Among the records that follow, set down only the lines from the one containing "Milkies, More Semen!" to the one containing "益达娱乐苹果手机下载链接：《迪士尼奇幻之旅：全球迪士尼乐园》", both included, exactly.

» Data provided:
-.-.-
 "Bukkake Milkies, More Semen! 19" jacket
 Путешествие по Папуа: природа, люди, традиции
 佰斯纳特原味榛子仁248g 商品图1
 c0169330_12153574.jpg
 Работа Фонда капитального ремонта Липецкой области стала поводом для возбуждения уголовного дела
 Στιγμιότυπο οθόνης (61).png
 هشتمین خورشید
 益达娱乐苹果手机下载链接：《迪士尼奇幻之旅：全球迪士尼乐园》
-.-.-
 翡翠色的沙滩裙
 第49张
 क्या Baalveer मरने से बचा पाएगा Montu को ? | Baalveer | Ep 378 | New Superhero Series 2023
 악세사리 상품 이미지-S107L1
-.-.-
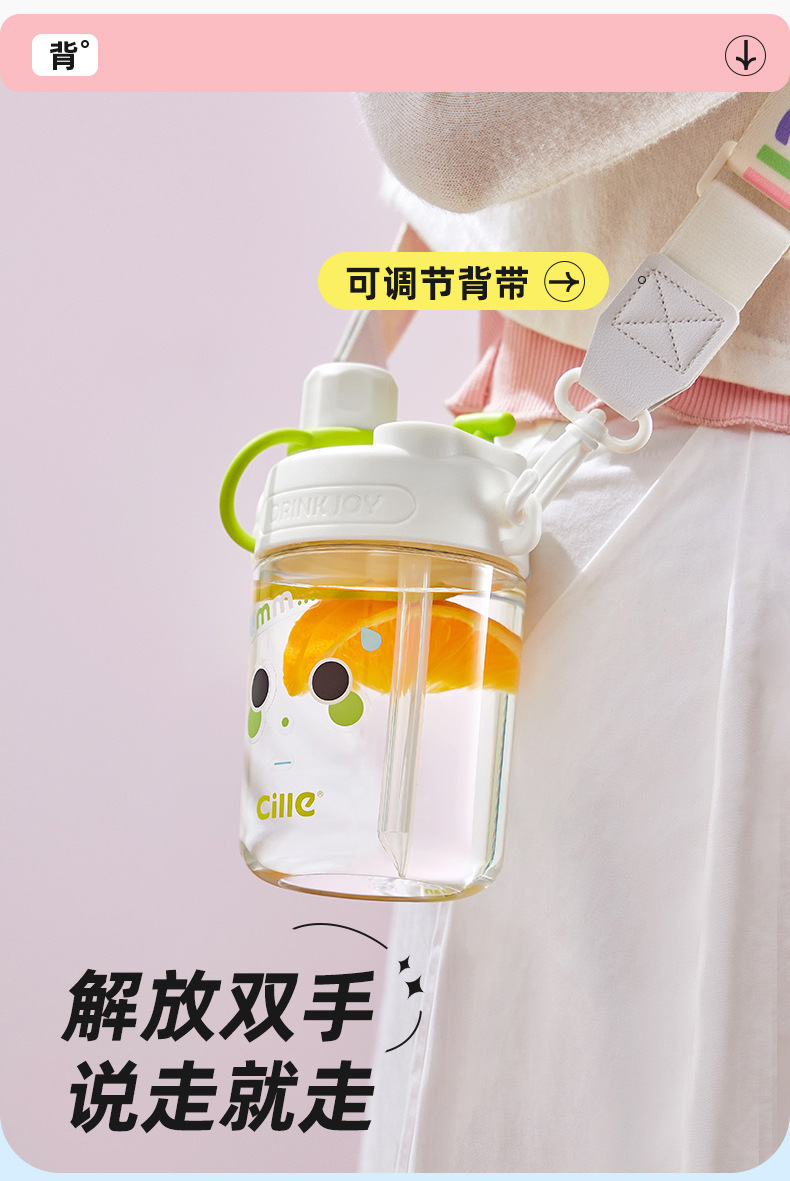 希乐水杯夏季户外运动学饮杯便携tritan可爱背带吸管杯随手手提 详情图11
-.-.-
» Written response:
 "Bukkake Milkies, More Semen! 19" jacket
 Путешествие по Папуа: природа, люди, традиции
 佰斯纳特原味榛子仁248g 商品图1
 c0169330_12153574.jpg
 Работа Фонда капитального ремонта Липецкой области стала поводом для возбуждения уголовного дела
 Στιγμιότυπο οθόνης (61).png
 هشتمین خورشید
 益达娱乐苹果手机下载链接：《迪士尼奇幻之旅：全球迪士尼乐园》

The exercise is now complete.